Первые уроки грамоты я получил от матери, которая была очень образованной женщиной. Она воспитывалась в пансионе Кноль, который тогда был лучшим в Москве, и по окончании пансиона держала экзамены при Университете. Педагогические способности присущи нашей семье. Дядя моей матери (по отцу) Георгий Лазаревич Глики был выдающимся педагогом, и Россия обязана ему введением в преподавание грамоты звукового метода вместо прежнего алфавита: аз, буки, веди, глагол и т. д. Один его сын, Владимир Глики, медик, был профессором Московского Университета, а другой брат, Петр, был выдающимся математиком. Брат моей матери, Дмитрий Дмитриевич Глики, был всю жизнь домашним учителем, и его педагогическую деятельность очень ценили. Об его помощи в моем первоначальном обучении я скажу ниже.

※

* Задания *
A) Перепишите фрагмент текста о первых уроках грамоты, начиная с «Первые уроки грамоты» и продолжая вплоть до «я скажу ниже.». Замените при этом «Глики» на «Гликман».
B) Переведите на английский язык предложение из текста о первых уроках грамоты: «Педагогические способности присущи нашей семье».
C) Продолжите текст о первых уроках грамоты, начав сразу после его последнего предложения.

※

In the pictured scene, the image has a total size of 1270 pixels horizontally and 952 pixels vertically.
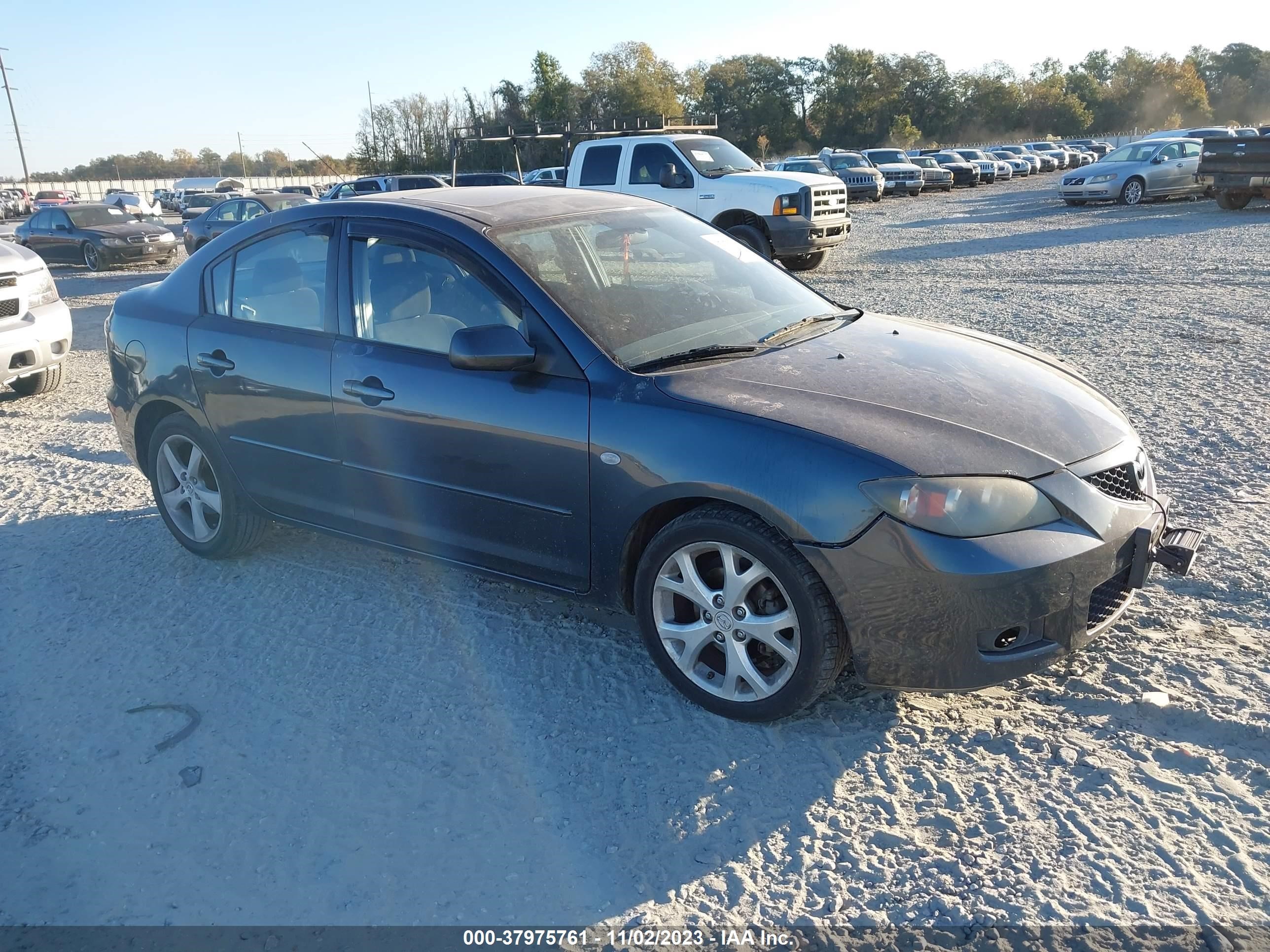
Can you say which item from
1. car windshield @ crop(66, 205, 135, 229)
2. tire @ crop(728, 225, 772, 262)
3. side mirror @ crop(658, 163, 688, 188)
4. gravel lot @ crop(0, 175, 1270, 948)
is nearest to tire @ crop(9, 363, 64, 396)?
gravel lot @ crop(0, 175, 1270, 948)

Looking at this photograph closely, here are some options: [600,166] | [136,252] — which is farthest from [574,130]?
[136,252]

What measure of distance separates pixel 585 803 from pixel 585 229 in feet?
8.03

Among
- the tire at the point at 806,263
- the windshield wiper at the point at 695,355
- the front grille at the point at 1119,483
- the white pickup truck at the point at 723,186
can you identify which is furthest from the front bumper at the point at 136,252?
the front grille at the point at 1119,483

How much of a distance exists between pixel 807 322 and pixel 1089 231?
18.0 metres

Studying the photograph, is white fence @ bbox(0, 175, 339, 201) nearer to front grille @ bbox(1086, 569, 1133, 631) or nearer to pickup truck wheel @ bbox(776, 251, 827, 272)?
pickup truck wheel @ bbox(776, 251, 827, 272)

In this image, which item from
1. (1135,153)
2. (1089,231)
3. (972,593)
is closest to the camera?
(972,593)

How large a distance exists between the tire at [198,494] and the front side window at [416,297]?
47.8 inches

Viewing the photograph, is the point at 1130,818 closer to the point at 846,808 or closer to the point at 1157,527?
the point at 846,808

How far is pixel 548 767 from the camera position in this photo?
312 centimetres

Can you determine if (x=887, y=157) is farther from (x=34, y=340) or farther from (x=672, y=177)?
(x=34, y=340)

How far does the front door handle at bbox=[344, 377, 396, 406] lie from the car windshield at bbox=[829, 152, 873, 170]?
3178 centimetres

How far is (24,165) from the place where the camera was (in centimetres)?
7100

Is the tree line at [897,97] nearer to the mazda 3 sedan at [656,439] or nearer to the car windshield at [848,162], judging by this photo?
the car windshield at [848,162]

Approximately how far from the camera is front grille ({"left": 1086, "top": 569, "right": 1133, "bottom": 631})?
315 cm
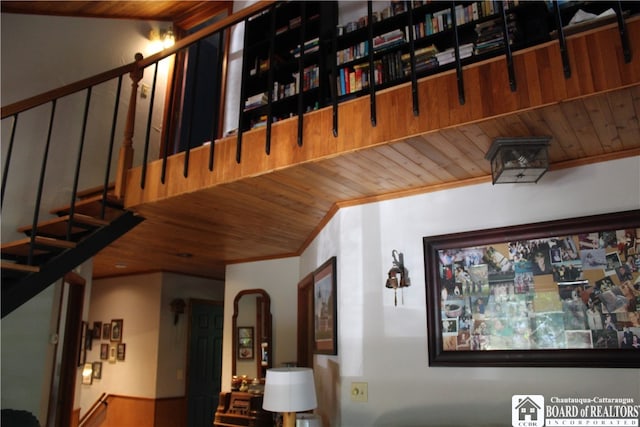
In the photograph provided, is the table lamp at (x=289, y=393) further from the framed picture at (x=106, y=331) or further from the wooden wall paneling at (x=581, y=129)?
the framed picture at (x=106, y=331)

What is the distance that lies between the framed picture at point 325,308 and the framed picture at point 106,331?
3881 mm

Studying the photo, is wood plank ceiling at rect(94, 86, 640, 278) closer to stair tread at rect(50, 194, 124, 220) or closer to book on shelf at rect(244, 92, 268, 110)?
stair tread at rect(50, 194, 124, 220)

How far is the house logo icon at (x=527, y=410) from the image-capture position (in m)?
2.27

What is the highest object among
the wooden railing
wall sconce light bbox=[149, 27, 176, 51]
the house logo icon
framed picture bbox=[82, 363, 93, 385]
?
wall sconce light bbox=[149, 27, 176, 51]

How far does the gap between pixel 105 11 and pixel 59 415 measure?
3913mm

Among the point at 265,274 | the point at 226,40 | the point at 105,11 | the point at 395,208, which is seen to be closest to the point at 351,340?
the point at 395,208

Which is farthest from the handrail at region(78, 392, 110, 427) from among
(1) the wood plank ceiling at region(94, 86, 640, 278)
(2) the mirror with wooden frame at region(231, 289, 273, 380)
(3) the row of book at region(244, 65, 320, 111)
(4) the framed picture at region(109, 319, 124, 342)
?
(3) the row of book at region(244, 65, 320, 111)

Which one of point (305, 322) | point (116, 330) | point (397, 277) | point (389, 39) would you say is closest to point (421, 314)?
point (397, 277)

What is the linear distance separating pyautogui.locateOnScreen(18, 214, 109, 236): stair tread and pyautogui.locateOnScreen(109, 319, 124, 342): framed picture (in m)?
2.97

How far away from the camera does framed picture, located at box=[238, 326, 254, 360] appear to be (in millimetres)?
4836

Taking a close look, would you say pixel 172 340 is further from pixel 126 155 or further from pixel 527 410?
pixel 527 410

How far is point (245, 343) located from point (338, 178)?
2942 millimetres

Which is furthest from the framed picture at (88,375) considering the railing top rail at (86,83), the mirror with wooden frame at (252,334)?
the railing top rail at (86,83)

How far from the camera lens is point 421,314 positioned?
268 centimetres
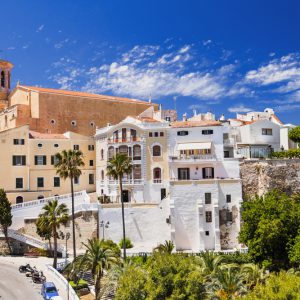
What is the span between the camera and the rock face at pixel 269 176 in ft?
186

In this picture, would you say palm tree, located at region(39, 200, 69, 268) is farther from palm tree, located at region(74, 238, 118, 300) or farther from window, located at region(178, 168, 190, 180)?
window, located at region(178, 168, 190, 180)

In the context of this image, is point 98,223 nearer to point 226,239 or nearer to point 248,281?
point 226,239

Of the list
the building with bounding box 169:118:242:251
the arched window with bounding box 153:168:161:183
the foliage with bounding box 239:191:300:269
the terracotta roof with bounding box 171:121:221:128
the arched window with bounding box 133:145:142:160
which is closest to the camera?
the foliage with bounding box 239:191:300:269

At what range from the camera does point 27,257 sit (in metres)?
50.9

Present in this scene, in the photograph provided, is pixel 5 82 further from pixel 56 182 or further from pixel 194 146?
pixel 194 146

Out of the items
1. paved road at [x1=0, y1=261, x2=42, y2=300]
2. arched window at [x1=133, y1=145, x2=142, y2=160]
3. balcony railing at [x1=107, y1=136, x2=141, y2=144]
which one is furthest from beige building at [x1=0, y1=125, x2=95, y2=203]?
paved road at [x1=0, y1=261, x2=42, y2=300]

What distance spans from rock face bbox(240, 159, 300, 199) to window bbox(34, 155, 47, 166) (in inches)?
1044

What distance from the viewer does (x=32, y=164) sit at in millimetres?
60438

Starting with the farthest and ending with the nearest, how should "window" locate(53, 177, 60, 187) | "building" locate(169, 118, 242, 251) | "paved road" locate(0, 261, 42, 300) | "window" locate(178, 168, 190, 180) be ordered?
"window" locate(53, 177, 60, 187)
"window" locate(178, 168, 190, 180)
"building" locate(169, 118, 242, 251)
"paved road" locate(0, 261, 42, 300)

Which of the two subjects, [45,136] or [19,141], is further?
[45,136]

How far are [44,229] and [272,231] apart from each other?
23552 millimetres

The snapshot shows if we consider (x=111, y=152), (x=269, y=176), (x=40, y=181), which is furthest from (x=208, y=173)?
(x=40, y=181)

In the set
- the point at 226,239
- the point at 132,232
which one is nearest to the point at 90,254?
the point at 132,232

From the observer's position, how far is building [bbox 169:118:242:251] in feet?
172
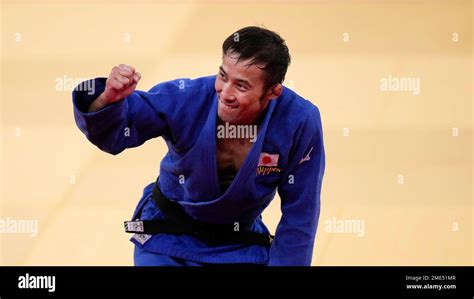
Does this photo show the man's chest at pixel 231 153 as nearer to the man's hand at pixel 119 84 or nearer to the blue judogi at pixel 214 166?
the blue judogi at pixel 214 166

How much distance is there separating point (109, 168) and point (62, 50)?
68 cm

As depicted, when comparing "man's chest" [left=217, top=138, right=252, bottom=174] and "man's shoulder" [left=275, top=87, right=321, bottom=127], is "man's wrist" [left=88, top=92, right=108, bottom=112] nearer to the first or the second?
"man's chest" [left=217, top=138, right=252, bottom=174]

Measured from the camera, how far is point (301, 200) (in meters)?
3.61

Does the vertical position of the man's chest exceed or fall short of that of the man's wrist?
it falls short

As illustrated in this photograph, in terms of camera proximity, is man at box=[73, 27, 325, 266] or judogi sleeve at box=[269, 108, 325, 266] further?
judogi sleeve at box=[269, 108, 325, 266]

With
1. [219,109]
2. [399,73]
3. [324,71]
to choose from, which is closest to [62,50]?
[324,71]

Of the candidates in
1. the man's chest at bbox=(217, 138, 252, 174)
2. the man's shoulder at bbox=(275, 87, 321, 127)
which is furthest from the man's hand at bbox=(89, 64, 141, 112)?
the man's shoulder at bbox=(275, 87, 321, 127)

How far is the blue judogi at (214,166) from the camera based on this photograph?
11.4ft

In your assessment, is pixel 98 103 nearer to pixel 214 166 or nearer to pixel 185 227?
pixel 214 166

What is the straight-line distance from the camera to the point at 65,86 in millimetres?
5570

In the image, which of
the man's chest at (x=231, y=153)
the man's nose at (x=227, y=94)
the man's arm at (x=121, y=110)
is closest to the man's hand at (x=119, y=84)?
the man's arm at (x=121, y=110)

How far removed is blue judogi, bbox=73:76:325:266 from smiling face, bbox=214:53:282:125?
0.07 metres

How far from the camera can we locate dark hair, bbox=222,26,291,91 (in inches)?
132

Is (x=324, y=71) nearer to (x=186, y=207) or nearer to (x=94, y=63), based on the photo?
(x=94, y=63)
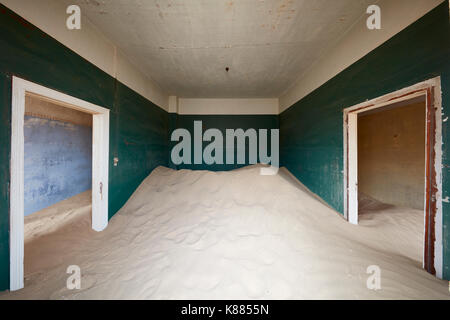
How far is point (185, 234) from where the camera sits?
245 centimetres

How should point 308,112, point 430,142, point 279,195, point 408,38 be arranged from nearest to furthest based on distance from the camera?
point 430,142 → point 408,38 → point 279,195 → point 308,112

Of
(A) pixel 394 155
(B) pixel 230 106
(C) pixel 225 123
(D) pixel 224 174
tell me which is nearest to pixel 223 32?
(D) pixel 224 174

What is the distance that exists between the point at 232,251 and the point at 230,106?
17.4 ft

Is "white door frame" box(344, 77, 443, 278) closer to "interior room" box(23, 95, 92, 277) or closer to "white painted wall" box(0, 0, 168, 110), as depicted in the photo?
"white painted wall" box(0, 0, 168, 110)

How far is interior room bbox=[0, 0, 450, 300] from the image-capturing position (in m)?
1.62

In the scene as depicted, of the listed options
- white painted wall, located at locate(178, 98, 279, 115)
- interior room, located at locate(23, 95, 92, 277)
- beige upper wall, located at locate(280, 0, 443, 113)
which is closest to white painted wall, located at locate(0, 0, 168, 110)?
interior room, located at locate(23, 95, 92, 277)

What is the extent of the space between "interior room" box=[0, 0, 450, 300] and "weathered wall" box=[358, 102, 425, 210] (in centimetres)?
3

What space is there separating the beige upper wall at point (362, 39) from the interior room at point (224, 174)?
0.07 ft

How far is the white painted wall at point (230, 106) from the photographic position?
632cm

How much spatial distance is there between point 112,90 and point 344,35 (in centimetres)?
415

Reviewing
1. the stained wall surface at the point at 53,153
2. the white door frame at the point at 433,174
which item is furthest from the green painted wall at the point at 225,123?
the white door frame at the point at 433,174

※

* Ответы *
A)
Первые уроки грамоты я получил от матери, которая была очень образованной женщиной. Она воспитывалась в пансионе Кноль, который тогда был лучшим в Москве, и по окончании пансиона держала экзамены при Университете. Педагогические способности присущи нашей семье. Дядя моей матери (по отцу) Георгий Лазаревич Гликман был выдающимся педагогом, и Россия обязана ему введением в преподавание грамоты звукового метода вместо прежнего алфавита: аз, буки, веди, глагол и т. д. Один его сын, Владимир Гликман, медик, был профессором Московского Университета, а другой брат, Петр, был выдающимся математиком. Брат моей матери, Дмитрий Дмитриевич Гликман, был всю жизнь домашним учителем, и его педагогическую деятельность очень ценили. Об его помощи в моем первоначальном обучении я скажу ниже.

B) Teaching ability is inherent in our family.

C)
Мои занятия с матерью начались, когда мне было около 5 лет. Я, конечно, лишь очень смутно вспоминаю об этих занятиях, но помню, что мать, обладая очень вспыльчивым характером, часто выходила из себя из-за моей невнимательности и рассеянности.
В небольшой квартире гнев матери легко мог достигнуть слуха отца, работавшего в кабинете, и он тотчас же прибегал в детскую и грозил мне поркой, если я не буду внимательным и не перестану сердить мать. Мать всегда бывала не рада приходу отца, так как знала его невоздержанный, тоже вспыльчивый характер: в порыве гнева, он часто не помнил себя. Она старалась успокоить отца и просила его уйти в кабинет, уверяя, что занятия идут не так уже плохо.